Il lavoro diottimizzazione del cuscinetto è stato il seguente:

  • Anello esterno: è stato ottimizzato per quanto riguarda sia il trattamento termico (tempra a induzione) sia la geometria (usando simulazioni FEM).
  • Anelli interni: una speciale attenzione è stata data al precarico e all’accoppiamento.
  • Tenute: sono state progettate per trattenere il grasso in presenza di elevate forze centrifughe; il labbro esclude anche la contaminazione proveniente dall’olio motore.
  • Gabbia: è prodotta in PEEK (poli-eter­eter-chetone), un materiale estremamente resistente all’invecchiamento in presenza di alte temperature.
  • Grasso: è alla poliurea e assicura la lubrificazione per l’intera durata pre­vista per il motore dell’autocarro, che supera le 15.000 ore.
  • Sfere: essendo componenti critici, vengono ispezionate al 100 % .

     

    Un ulteriore sviluppodel giunto del sistema turbocompound è rappresentato dall’integrazione di una ruota dentata nell’unità cuscinetto flangiata (fig. 7). Sono anche possibili altri miglioramenti, in particolare la riduzione delle masse rotanti, un minor numero di componenti per semplificare la logistica, la riduzione delle dimensioni e delle tolleranze e altri miglioramenti per quanto riguarda l’equilibratura del rotore.

     

    Un’altra interessanteapplicazione è lo stesso turbocompressore e si riferisce all’uso innovativo di cuscinetti volventi in luogo di quelli radenti (fig. 8). I requisiti in termini di bassa coppia d’attrito, maggiori velocità e maggiore precisione di rotazione sono stati soddisfatti ricorrendo ad una configurazione a cartuccia. Sebbene per tradizione si siano sempre impiegati cuscinetti radenti, nell’intento di ottenere migliori prestazioni i progettisti di motori diesel hanno iniziato a utilizzare cuscinetti volventi. Prestazioni superiori, anche in presenza di velocità e temperature elevate, si ottengono con speciali cuscinetti obliqui ad una corona di sfere ibridi, muniti di una speciale gabbia in lega leggera. Nella soluzione SKF, per far fronte a velocità relativamente alte, con valori n×dm pari a 2.000.000 mm/min, è prevista un’unità con distanziali appositamente studiati, adatti per l’iniezione d’olio.

    In tutte le condizioni di carico la dura­ta a fatica calcolata dei cuscinetti supera il requisito minimo di 15.000 ore, purché ci siano una lubrificazione e una pulizia adeguate. Questo vuol dire che il fattore di contaminazione η per l’olio deve essere pari a 0,3 o superiore. Un’attenzione speciale deve anche essere prestata all’iniezione dell’olio, il quale, per poter lubrificare le aree di contatto dei corpi volventi e della gabbia, deve superare la turbolenza dell’aria che si forma attorno ai cuscinetti. Questa funzione deve essere assicurata in tutte le condizioni di carico del motore, comprese quelle più seve­re note come di soak-back che si verificano negli arresti di emergenza.

     

    Alle alte velocità, le forze centrifughe agen­ti sulle sfere hanno un’influenza notevole sulle forze interne sul cuscinetto (fig. 9). Tale influenza è più significativa nei cuscinetti con forte angolo di contatto, dato che le componenti assiali delle forze centrifughe aumentano all’aumentare di questo e agisco­no tutte nello stesso senso. Nel caso siano disposti in coppia, i cuscinetti obliqui a sfere si caricano internamente uno contro l’altro.

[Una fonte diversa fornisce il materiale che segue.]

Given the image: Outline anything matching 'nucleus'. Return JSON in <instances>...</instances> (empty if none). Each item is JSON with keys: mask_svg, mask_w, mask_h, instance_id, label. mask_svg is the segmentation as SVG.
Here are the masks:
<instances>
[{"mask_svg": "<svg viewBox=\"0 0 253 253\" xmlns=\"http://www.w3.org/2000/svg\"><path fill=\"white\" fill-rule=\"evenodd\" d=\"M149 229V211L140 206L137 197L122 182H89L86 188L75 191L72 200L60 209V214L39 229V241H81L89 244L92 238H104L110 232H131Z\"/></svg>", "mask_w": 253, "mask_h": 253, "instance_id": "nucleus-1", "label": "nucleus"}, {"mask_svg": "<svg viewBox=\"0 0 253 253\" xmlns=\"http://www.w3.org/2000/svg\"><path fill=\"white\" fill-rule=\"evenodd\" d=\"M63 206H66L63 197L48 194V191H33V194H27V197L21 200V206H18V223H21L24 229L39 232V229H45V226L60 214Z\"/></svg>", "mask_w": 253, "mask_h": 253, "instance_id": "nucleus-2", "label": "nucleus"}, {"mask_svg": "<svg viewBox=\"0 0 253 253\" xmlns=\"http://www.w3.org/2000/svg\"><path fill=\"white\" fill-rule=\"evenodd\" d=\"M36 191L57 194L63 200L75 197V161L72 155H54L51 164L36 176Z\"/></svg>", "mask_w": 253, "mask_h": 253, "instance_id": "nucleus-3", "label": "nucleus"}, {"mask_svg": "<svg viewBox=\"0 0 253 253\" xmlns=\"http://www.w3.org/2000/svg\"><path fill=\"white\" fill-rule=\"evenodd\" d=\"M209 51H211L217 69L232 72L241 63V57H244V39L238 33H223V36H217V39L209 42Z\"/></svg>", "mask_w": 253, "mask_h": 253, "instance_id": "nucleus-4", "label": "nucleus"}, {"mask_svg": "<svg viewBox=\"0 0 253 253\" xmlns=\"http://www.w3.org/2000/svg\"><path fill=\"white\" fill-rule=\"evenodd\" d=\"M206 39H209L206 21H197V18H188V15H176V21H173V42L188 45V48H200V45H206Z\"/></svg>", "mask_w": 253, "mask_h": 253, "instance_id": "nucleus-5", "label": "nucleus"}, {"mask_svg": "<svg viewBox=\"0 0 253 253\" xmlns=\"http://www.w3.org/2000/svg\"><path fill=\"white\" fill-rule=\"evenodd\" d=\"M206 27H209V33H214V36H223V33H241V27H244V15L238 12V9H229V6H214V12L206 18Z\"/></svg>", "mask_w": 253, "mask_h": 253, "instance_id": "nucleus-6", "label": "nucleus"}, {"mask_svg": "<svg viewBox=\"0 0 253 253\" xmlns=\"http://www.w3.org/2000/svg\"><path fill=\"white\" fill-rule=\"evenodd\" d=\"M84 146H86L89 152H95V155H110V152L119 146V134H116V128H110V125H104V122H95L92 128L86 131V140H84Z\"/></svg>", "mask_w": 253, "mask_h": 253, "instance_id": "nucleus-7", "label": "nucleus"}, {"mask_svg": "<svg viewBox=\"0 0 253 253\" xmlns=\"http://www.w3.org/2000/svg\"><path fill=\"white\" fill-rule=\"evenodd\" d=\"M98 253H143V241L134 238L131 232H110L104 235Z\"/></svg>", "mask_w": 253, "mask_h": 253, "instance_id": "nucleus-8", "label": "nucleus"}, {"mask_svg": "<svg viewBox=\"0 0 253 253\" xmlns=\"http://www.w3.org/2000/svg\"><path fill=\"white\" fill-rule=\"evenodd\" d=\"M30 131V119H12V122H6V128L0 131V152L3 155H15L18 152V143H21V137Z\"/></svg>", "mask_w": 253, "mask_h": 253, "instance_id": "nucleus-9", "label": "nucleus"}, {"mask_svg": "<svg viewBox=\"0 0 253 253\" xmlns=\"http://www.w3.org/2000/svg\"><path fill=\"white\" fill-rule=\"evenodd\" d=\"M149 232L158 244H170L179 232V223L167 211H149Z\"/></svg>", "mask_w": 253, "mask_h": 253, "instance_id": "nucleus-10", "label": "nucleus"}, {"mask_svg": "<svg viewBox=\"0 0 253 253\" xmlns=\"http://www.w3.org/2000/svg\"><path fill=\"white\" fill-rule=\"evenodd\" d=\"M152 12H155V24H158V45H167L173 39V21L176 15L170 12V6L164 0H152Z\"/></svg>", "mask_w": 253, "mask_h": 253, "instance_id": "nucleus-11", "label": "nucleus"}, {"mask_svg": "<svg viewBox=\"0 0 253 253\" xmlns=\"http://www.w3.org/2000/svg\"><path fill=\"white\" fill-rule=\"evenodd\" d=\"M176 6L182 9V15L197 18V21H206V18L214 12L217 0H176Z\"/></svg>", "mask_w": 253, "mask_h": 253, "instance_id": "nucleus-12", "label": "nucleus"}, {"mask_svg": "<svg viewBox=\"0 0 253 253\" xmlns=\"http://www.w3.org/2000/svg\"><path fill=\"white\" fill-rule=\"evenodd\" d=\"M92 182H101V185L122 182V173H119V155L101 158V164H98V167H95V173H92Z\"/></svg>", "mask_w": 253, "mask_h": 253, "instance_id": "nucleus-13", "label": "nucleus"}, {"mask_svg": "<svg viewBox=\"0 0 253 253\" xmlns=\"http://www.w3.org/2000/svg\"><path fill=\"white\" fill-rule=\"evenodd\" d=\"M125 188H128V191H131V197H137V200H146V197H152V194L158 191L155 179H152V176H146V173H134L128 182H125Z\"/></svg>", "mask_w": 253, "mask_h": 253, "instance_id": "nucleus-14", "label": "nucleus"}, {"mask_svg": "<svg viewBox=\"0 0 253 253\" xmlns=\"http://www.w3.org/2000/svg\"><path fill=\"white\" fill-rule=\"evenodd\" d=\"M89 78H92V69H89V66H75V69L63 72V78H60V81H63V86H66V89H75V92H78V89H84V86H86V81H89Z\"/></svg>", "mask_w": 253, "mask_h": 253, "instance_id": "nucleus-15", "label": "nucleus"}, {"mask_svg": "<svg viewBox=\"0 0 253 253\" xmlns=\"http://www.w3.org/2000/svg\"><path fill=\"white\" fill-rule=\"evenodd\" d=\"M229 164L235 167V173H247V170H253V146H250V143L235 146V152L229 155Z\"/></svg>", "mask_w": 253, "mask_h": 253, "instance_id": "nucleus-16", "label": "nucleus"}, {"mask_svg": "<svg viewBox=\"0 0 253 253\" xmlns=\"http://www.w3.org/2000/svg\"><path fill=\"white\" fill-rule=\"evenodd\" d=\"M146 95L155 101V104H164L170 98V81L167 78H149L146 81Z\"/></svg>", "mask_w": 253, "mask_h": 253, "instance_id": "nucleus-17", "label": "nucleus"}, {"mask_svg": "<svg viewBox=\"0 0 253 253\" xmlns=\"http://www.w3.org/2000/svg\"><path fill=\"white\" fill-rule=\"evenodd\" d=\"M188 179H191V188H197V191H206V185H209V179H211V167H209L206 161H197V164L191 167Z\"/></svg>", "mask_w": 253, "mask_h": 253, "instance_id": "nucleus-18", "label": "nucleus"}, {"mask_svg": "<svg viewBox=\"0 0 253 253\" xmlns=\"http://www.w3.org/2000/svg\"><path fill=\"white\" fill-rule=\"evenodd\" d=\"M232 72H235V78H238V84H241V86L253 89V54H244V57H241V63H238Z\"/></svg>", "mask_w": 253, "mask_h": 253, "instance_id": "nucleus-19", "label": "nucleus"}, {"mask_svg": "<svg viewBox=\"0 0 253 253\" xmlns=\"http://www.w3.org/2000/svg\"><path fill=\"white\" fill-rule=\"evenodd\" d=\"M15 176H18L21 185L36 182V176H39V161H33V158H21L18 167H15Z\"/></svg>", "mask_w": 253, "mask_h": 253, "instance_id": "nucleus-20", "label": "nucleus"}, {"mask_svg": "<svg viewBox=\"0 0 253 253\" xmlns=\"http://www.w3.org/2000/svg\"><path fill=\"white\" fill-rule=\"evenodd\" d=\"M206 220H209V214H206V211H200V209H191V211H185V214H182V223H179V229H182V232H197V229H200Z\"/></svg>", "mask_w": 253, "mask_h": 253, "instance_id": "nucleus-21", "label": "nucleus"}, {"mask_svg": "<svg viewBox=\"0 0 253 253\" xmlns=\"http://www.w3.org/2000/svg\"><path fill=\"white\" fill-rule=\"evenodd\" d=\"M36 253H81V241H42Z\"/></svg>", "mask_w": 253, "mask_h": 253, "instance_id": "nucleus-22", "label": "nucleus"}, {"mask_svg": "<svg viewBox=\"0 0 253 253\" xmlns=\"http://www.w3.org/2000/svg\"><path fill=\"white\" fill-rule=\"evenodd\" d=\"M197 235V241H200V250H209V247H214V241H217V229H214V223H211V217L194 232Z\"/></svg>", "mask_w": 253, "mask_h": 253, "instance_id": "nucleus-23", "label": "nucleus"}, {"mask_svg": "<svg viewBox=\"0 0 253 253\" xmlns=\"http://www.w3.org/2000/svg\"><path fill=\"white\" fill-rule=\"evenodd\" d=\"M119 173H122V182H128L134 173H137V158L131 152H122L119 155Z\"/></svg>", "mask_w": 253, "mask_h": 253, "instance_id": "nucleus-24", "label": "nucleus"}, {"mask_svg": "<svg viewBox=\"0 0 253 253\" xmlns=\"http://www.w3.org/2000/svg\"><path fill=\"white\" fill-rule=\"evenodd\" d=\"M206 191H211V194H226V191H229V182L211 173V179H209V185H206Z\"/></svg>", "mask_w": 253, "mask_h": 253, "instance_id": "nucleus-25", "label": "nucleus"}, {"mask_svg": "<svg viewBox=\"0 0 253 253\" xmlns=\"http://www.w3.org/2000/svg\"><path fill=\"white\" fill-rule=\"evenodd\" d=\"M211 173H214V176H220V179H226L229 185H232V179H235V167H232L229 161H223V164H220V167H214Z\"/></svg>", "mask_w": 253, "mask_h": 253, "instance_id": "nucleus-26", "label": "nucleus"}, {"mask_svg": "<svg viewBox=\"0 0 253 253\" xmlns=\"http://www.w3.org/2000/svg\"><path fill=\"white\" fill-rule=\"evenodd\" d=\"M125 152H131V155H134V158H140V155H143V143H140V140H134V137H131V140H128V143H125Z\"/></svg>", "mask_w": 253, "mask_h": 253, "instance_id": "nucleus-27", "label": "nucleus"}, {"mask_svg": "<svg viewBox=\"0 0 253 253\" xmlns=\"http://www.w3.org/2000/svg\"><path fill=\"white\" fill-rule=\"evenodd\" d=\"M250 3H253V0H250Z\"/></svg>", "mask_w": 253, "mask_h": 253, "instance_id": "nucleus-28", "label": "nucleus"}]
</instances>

    Visti i risultati ottenuti con la soluzione SKF, appare assai probabile che nei turbo­compressori i cuscinetti radenti vengano sostituiti da quelli volventi. Test su motori diesel hanno confermato un aumento di rendimento del ciclo di Carnot fino al 49 % con l’impiego di sistemi turbo registrati e cuscinetti volventi.

    Nei prossimi anni è molto probabile che si raggiunga un rendimento del ciclo di Carnot del 50%. I cuscinetti volventi danno il loro contributo al miglioramento del rendimento con le soluzioni ottimizzate dal punto di vista tribologico, delle superfici e dei materiali sofisticati. E’ molto probabi­le che un numero crescente di costruttori di motori diesel per autocarri introduca sistemi turbo più complessi, in cui il turbocompound, ad esempio insieme al catalizzatore SCR (Selective Catalytic Reaction), gioca un ruolo importante.

    La combinazione di queste tecnologie con i cuscinetti volventi può fare la differenza nella progettazione dei motori diesel per gli autocarri e aiutare le aziende più innovative ad acquisire maggiore competitività.